La processione domenicale è preceduta,
nel primo pomeriggio, dalla tradizionale processione della Madonnina
detta dal popolo "a dumannareddra", scortata dagli
stendardi e da cavalli bardati, che percorre le vie del centro storico
per la raccolta delle offerte (voti) in natura costituiti da frumento,
fave e mandorle, offerti alla confraternita in segno di devozione.
In coincidenza dei giorni della festa
patronale lungo il corso principale si svolge la tradizionale fiera di
settembre.
La festa patronale è preceduta dal
solenne novenario in onore di Maria Santissima del Mazzaro.
Festa di Maria
Santissima del Rosario. Prima domenica di ottobre
- Processione della statua di Maria
santissima del Rosario dalla chiesa di San Domenico.
Festa
dell'Immacolata Concezione.
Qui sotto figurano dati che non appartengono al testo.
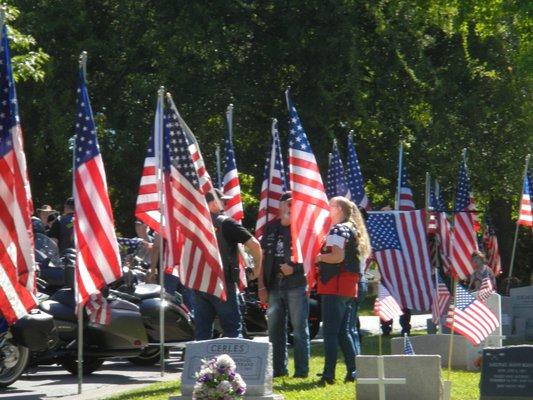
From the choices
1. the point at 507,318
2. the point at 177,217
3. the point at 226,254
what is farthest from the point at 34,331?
the point at 507,318

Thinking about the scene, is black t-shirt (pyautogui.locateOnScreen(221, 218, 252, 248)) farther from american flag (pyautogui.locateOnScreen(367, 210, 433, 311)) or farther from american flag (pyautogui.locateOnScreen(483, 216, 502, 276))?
american flag (pyautogui.locateOnScreen(483, 216, 502, 276))

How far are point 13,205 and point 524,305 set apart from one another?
14077mm

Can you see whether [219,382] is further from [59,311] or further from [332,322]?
[59,311]

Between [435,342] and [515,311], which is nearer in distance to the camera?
[435,342]

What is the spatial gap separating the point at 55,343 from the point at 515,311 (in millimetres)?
11424

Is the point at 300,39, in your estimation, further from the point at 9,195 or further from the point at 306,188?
the point at 9,195

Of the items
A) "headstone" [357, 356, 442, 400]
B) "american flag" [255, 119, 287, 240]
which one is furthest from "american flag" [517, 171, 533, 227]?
"headstone" [357, 356, 442, 400]

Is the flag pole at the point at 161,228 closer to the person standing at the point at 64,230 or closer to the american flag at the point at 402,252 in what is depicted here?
the person standing at the point at 64,230

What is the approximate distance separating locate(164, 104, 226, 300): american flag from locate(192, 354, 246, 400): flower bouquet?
2779mm

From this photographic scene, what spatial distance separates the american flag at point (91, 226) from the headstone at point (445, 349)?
3.24 meters

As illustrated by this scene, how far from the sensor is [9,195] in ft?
35.5

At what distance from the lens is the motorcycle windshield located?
15320 mm

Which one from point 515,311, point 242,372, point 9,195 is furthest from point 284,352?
point 515,311

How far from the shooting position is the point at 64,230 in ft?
58.2
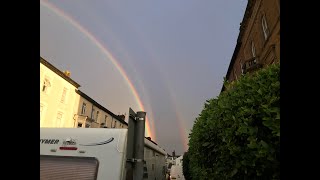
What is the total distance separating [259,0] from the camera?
21.0 meters

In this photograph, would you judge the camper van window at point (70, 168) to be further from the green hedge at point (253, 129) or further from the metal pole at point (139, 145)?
the green hedge at point (253, 129)

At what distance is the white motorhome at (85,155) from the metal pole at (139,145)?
186 centimetres

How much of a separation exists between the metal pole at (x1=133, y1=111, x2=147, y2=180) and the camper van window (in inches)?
88.3

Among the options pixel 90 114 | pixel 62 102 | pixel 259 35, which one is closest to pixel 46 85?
pixel 62 102

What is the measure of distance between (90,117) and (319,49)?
4416 cm

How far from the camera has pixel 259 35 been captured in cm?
2152

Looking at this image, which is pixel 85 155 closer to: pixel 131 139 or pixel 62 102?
pixel 131 139

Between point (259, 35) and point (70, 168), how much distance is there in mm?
19320

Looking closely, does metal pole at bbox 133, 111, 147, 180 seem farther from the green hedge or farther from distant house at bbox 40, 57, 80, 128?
distant house at bbox 40, 57, 80, 128

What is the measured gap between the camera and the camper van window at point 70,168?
239 inches

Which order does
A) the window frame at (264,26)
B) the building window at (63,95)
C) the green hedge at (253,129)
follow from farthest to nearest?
1. the building window at (63,95)
2. the window frame at (264,26)
3. the green hedge at (253,129)

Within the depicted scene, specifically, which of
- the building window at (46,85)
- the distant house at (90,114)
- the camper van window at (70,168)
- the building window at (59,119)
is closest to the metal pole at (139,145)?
the camper van window at (70,168)

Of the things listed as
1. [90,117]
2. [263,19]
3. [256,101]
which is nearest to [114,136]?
[256,101]
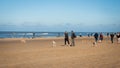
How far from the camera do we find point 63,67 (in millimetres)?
12039

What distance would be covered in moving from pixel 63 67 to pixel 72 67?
1.48 ft

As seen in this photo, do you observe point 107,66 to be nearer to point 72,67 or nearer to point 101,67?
point 101,67

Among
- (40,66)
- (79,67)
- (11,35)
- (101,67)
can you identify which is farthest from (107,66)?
(11,35)

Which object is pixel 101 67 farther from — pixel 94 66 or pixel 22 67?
pixel 22 67

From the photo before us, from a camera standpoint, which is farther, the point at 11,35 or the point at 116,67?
the point at 11,35

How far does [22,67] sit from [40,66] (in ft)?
3.06

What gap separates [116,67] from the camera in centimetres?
1212

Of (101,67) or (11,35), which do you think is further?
(11,35)

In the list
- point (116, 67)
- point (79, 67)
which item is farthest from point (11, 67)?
point (116, 67)

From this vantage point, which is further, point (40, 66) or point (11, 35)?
point (11, 35)

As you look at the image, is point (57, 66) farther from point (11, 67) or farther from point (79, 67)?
point (11, 67)

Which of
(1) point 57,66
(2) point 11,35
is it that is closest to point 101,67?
(1) point 57,66

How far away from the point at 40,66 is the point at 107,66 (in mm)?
3434

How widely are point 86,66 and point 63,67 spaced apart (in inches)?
48.6
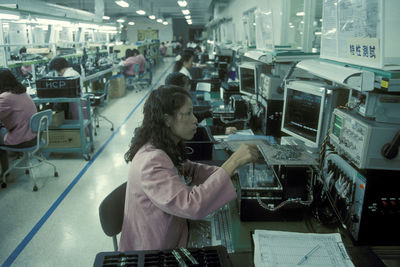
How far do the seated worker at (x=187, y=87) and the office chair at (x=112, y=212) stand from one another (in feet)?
3.24

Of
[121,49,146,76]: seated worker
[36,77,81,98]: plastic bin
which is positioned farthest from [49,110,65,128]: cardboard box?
[121,49,146,76]: seated worker

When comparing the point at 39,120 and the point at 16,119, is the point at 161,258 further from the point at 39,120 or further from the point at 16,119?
the point at 16,119

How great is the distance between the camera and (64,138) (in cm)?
419

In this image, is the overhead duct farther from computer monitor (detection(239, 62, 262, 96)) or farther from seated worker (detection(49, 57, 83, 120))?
computer monitor (detection(239, 62, 262, 96))

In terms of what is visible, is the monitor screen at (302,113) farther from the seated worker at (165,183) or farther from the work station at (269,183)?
the seated worker at (165,183)

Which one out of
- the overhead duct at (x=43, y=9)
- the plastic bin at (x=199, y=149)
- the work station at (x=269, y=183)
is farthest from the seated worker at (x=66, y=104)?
the plastic bin at (x=199, y=149)

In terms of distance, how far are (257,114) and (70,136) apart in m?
2.56

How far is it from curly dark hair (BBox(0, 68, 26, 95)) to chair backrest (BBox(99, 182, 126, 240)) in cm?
247

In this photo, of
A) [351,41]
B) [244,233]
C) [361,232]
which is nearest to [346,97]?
[351,41]

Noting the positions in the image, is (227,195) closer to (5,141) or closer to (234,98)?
(234,98)

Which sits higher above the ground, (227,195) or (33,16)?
(33,16)

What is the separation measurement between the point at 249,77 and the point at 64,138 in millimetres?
2570

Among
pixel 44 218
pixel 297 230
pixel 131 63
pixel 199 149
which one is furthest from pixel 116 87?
pixel 297 230

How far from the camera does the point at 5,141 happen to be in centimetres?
339
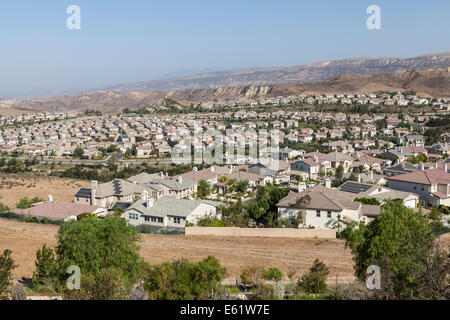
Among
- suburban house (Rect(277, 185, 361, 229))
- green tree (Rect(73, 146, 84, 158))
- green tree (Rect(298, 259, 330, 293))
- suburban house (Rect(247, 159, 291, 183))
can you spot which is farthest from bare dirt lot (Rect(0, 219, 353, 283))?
green tree (Rect(73, 146, 84, 158))

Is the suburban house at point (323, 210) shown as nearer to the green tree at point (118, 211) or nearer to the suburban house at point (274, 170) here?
the green tree at point (118, 211)

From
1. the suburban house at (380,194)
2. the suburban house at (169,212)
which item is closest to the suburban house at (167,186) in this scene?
the suburban house at (169,212)

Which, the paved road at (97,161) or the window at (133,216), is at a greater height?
the window at (133,216)

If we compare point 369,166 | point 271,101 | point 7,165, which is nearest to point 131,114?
point 271,101

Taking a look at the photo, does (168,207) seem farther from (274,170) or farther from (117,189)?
(274,170)
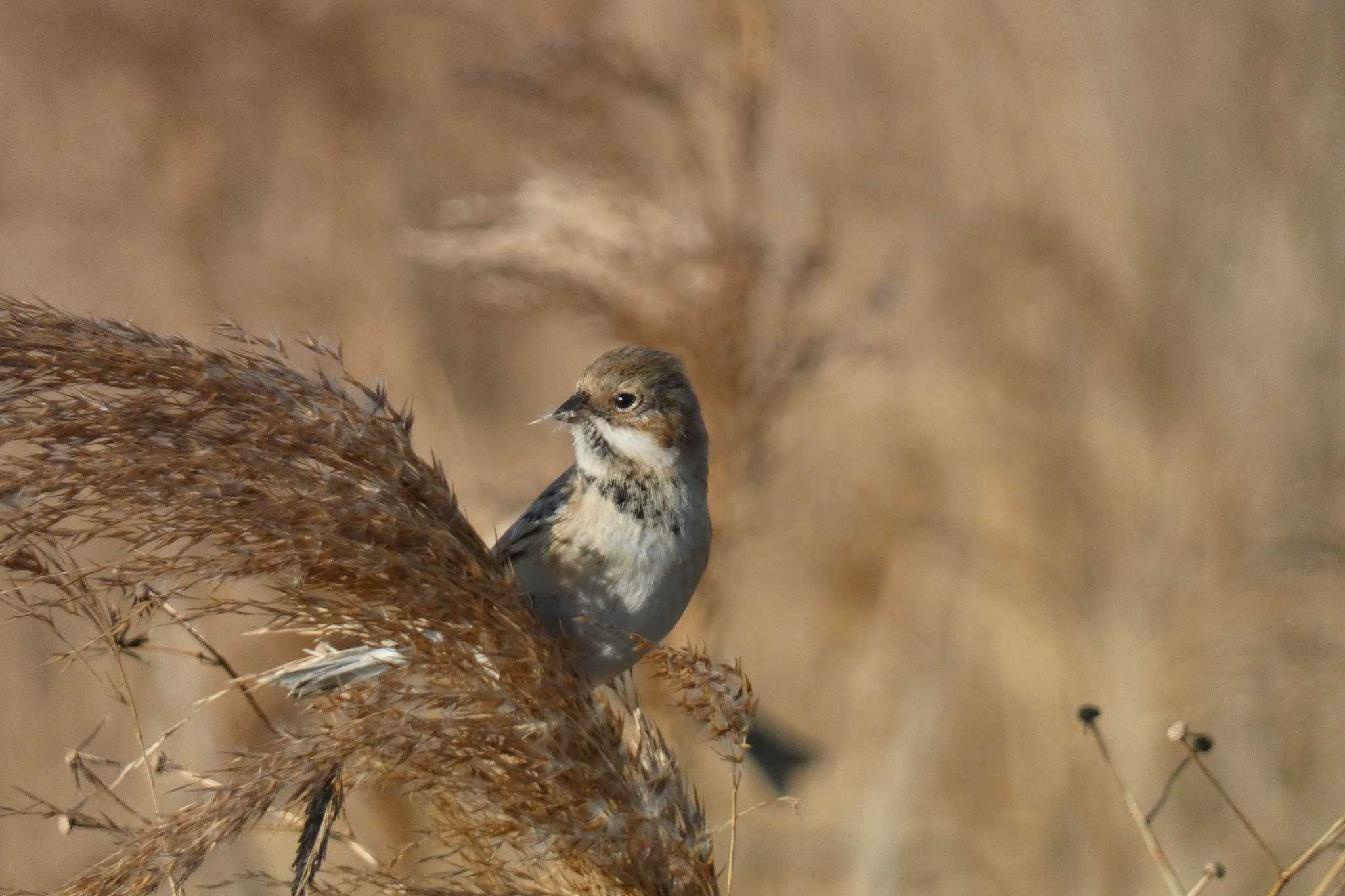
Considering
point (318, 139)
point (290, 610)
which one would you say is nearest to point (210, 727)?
point (290, 610)

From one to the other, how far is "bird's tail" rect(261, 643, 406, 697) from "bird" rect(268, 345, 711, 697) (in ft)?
1.29

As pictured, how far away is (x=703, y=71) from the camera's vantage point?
284 cm

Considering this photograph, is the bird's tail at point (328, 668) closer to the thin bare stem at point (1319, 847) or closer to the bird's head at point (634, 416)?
the bird's head at point (634, 416)

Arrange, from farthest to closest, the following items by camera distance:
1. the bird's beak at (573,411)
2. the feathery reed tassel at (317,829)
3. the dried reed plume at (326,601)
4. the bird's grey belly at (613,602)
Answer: the bird's beak at (573,411) → the bird's grey belly at (613,602) → the dried reed plume at (326,601) → the feathery reed tassel at (317,829)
L'8 dicembre
- L' 8 dicembre di ogni anno in occasione
della solennità dell'Immacolata Concezione si svolge processione della
settecentesca statua lignea di Maria Santissima Immacolata per le vie del centro storico della città, portata
a spalla dai membri dalla Confraternita "Figli di Maria SS.
Immacolata". Nei dodici giorni che precedono la festa, prima
della messa vespertina, in chiesa, viene cantato il tradizionale "stellario",
ovvero l'inno di preghiera in preparazione alla festività.
Anticamente, il giorno della festa, in
serata a conclusione della processione, innanzi al sagrato della chiesa,
si dava fuoco a "u pagghiaru" , ovvero al falò,
formato da cataste di legna, paglia e residui della potatura di ulivi,
che i cittadini e bambini contribuivano a formare nei giorni precedenti
la festa.
Tradizionalmente in occasione della festività dell'Immacolata si
prepara il tipico "muffoletto" dolce mazzarinese.